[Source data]
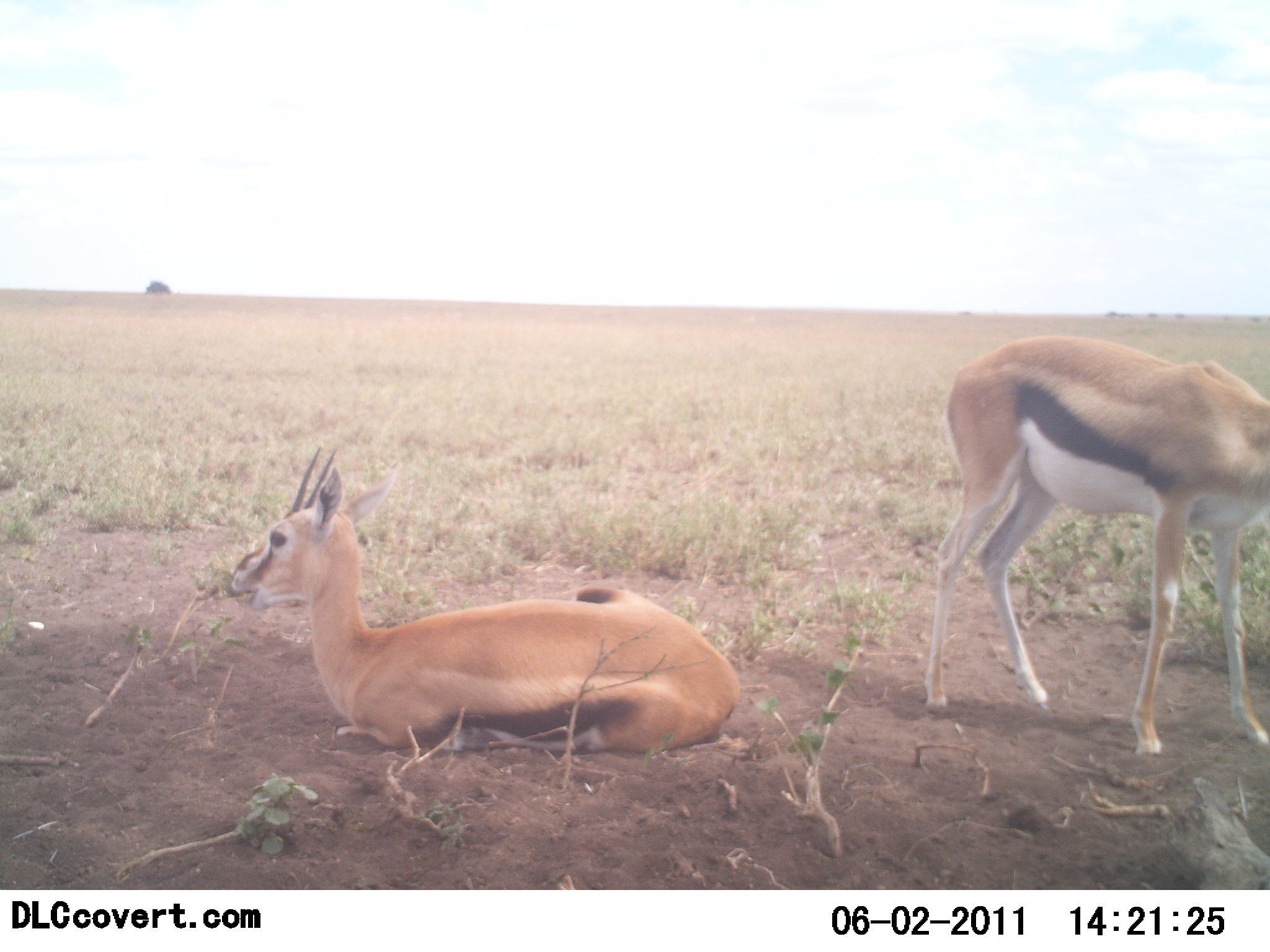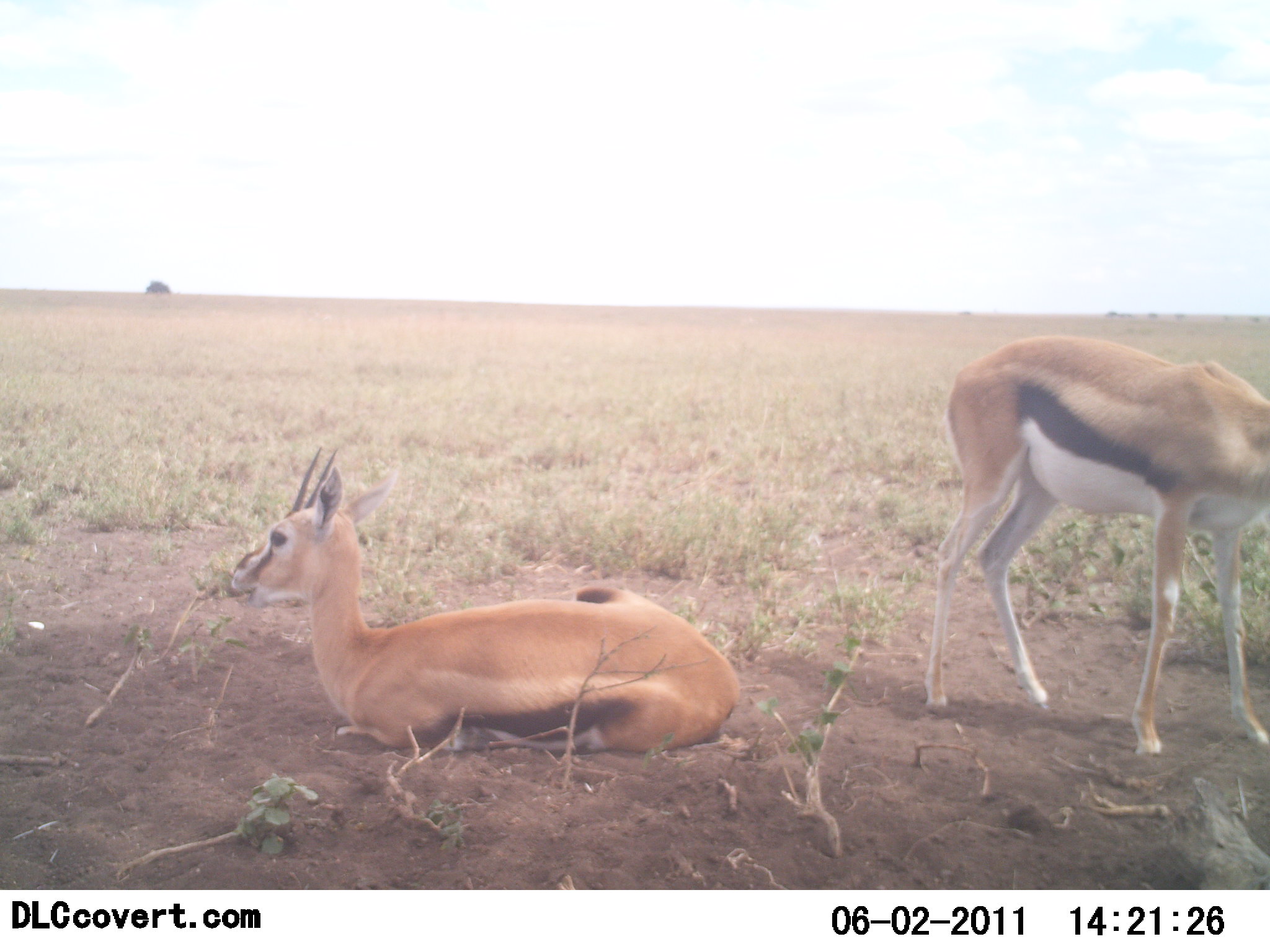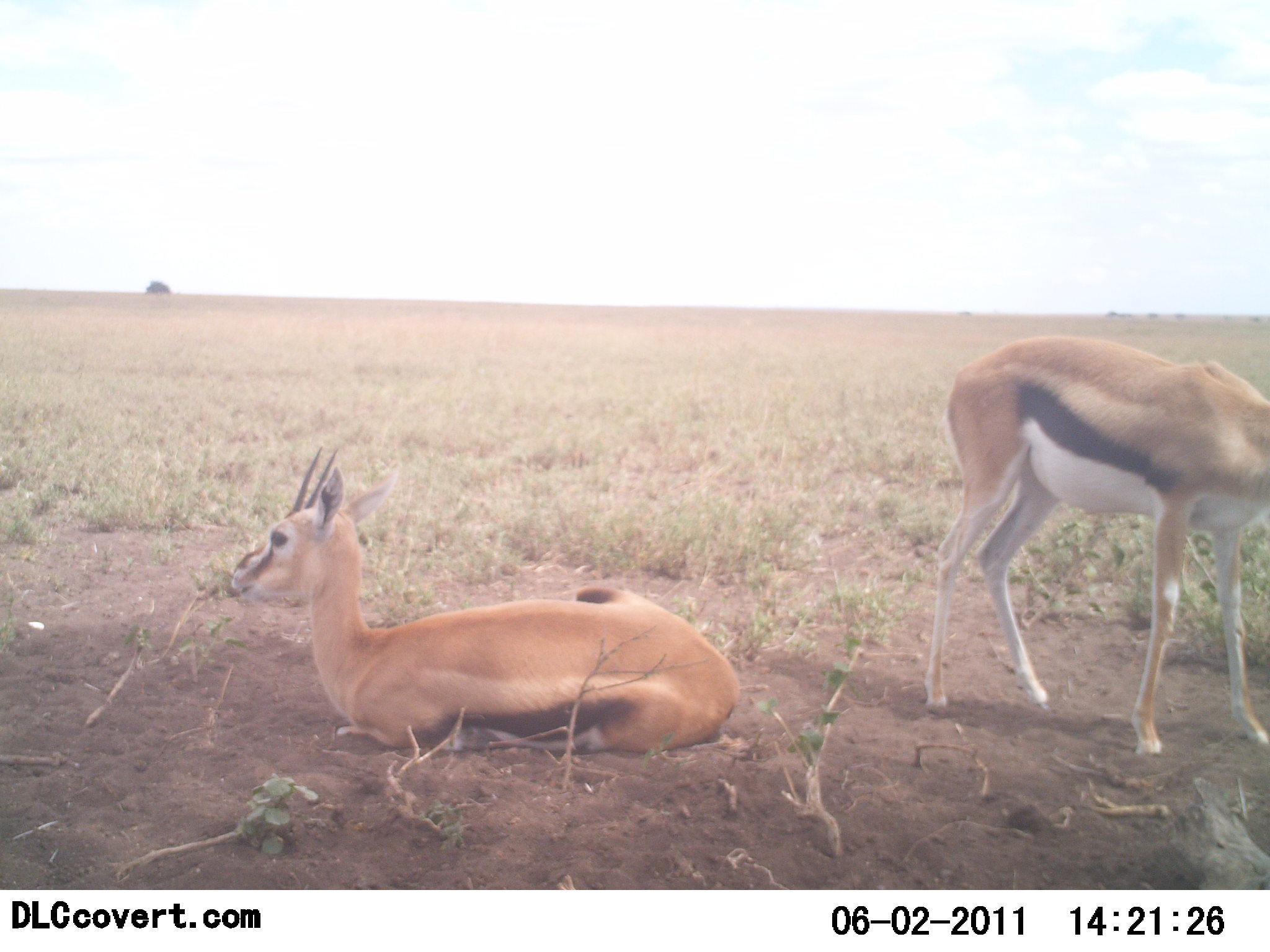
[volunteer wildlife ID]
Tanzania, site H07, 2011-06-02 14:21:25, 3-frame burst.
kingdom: Animalia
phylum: Chordata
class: Mammalia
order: Artiodactyla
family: Bovidae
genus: Eudorcas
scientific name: Eudorcas thomsonii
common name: thomson's gazelle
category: gazellethomsons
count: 2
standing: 62%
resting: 92%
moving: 0%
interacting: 0%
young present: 0%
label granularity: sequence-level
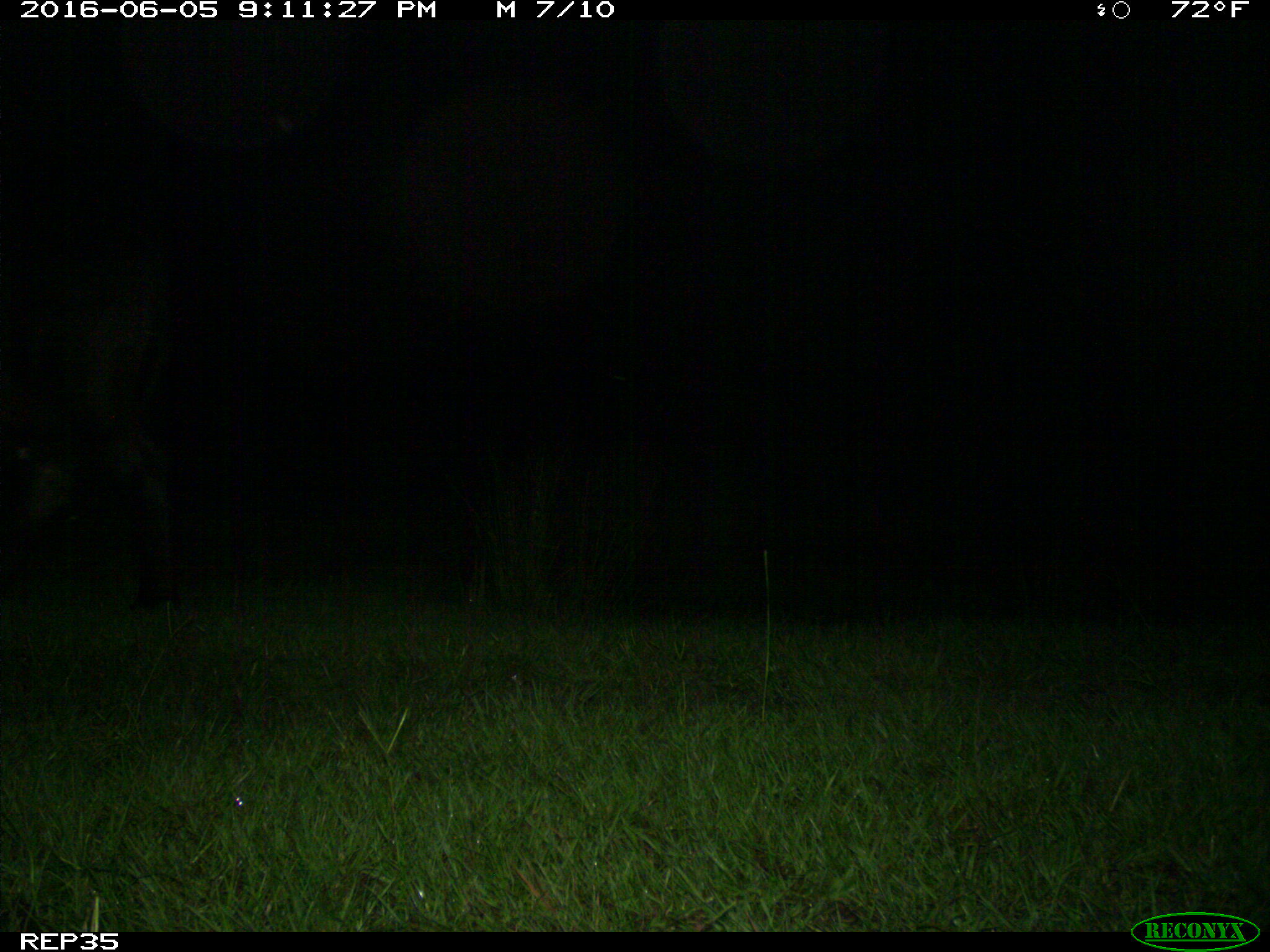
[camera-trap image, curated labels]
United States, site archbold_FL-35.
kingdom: Animalia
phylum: Chordata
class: Mammalia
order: Artiodactyla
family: Bovidae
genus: Bos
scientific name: Bos taurus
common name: domestic cow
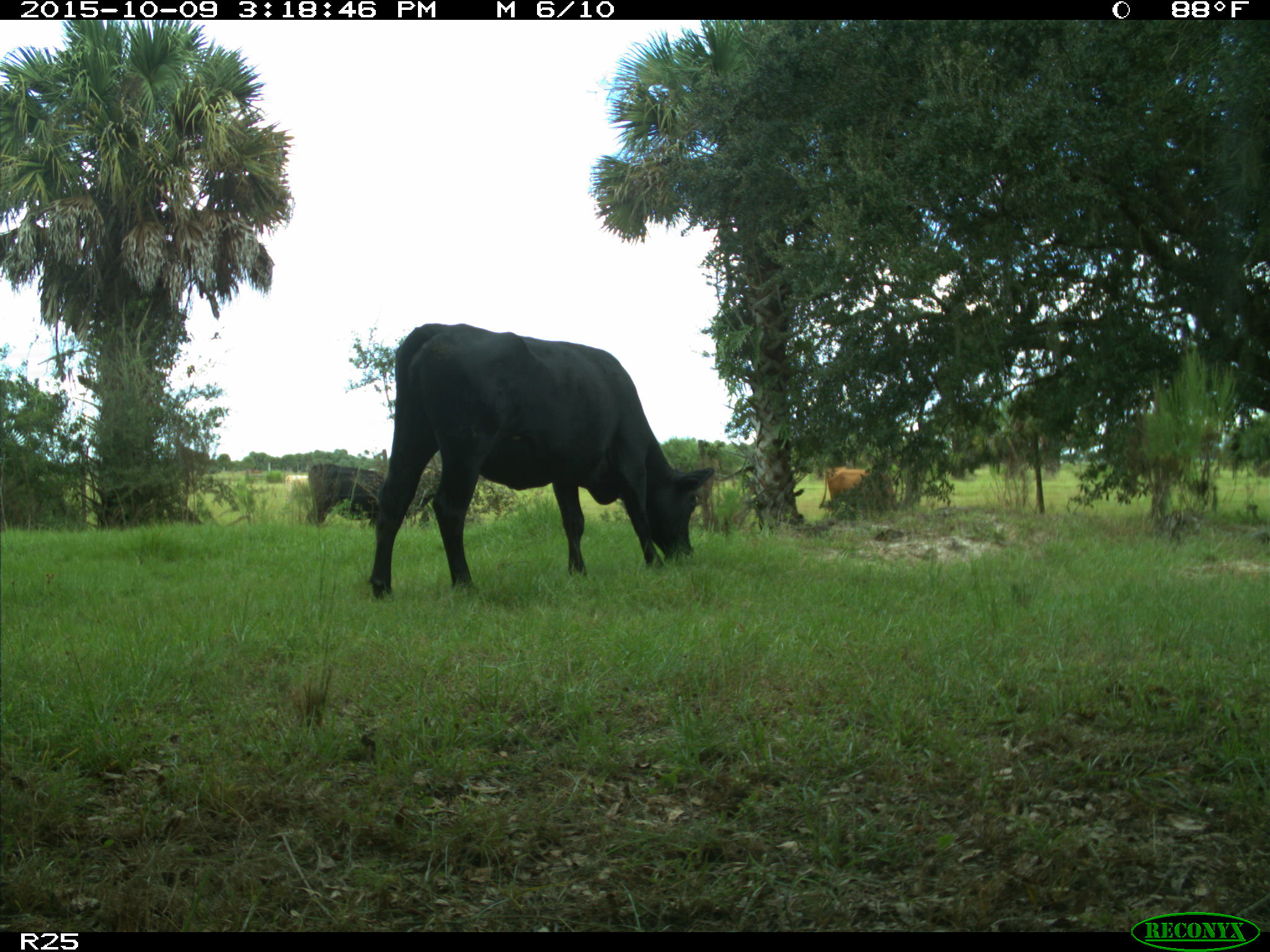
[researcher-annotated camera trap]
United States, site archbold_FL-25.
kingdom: Animalia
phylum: Chordata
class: Mammalia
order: Artiodactyla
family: Bovidae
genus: Bos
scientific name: Bos taurus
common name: domestic cow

Problem to solve —
Transcribe every entry exactly, omitting pictures.

Completed task —
[volunteer wildlife ID]
Tanzania, site H07, 2011-06-02 14:21:25, 3-frame burst.
kingdom: Animalia
phylum: Chordata
class: Mammalia
order: Artiodactyla
family: Bovidae
genus: Eudorcas
scientific name: Eudorcas thomsonii
common name: thomson's gazelle
category: gazellethomsons
count: 2
standing: 62%
resting: 92%
moving: 0%
interacting: 0%
young present: 0%
label granularity: sequence-level
[camera-trap image, curated labels]
United States, site archbold_FL-35.
kingdom: Animalia
phylum: Chordata
class: Mammalia
order: Artiodactyla
family: Bovidae
genus: Bos
scientific name: Bos taurus
common name: domestic cow
[researcher-annotated camera trap]
United States, site archbold_FL-25.
kingdom: Animalia
phylum: Chordata
class: Mammalia
order: Artiodactyla
family: Bovidae
genus: Bos
scientific name: Bos taurus
common name: domestic cow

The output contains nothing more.